begin Task data

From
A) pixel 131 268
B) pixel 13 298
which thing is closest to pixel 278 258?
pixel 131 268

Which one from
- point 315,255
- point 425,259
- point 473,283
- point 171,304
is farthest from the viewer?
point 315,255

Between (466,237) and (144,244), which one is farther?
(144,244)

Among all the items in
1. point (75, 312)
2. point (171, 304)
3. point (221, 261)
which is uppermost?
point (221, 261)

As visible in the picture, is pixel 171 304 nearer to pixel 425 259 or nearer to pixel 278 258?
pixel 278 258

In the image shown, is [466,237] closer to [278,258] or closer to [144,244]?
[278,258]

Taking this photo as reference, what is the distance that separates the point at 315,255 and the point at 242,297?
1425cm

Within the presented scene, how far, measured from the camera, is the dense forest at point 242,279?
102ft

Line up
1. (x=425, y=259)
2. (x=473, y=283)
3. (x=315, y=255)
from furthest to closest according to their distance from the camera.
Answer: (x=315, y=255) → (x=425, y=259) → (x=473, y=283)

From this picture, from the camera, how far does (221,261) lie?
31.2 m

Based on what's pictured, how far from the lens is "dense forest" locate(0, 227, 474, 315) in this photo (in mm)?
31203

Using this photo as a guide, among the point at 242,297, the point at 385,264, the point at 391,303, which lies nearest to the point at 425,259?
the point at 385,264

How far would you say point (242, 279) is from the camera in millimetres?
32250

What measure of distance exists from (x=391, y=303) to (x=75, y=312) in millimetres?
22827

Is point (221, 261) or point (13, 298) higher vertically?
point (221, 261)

end Task data
begin Task data

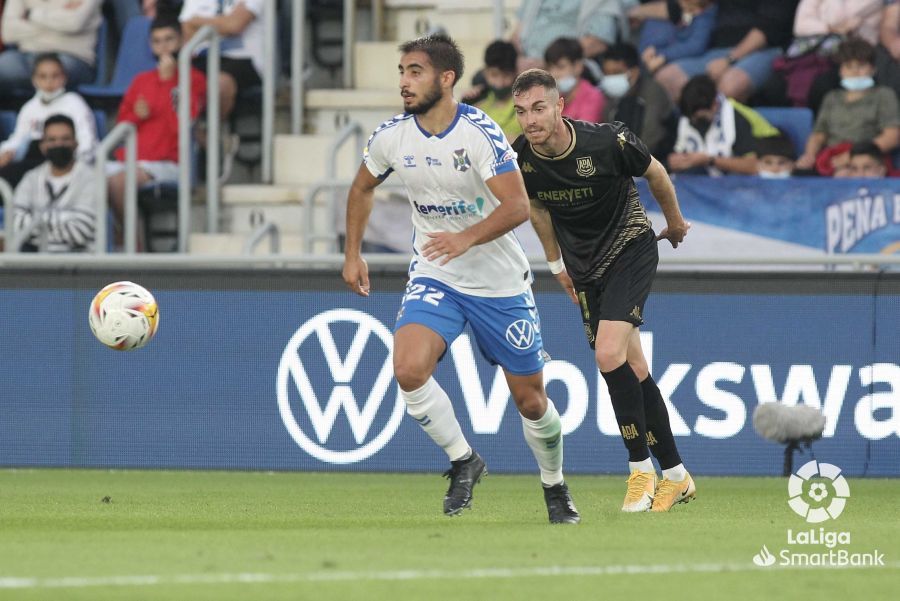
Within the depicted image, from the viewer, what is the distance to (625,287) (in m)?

end Task data
begin Task data

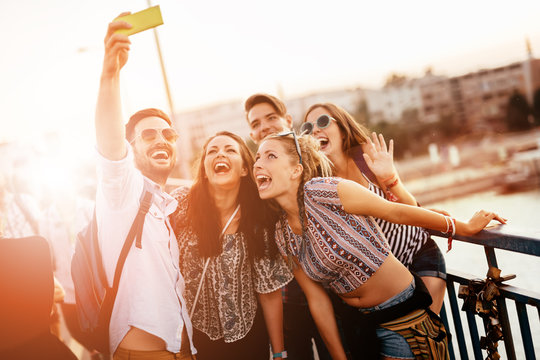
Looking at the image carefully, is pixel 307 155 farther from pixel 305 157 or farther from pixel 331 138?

end Task data

*Short task*: Gather each line of the data above that contains the string "photo", matching case exactly.

*Exercise answer*:
Taking this photo as reference, what is the distance that separates the point at 315,255 and the point at 242,297?
Based on what's pictured, how far from the lens is "dense forest" locate(0, 227, 474, 315) in this photo (in mm)?
Using this photo as a guide, among the point at 242,297, the point at 385,264, the point at 391,303, which lies nearest to the point at 425,259?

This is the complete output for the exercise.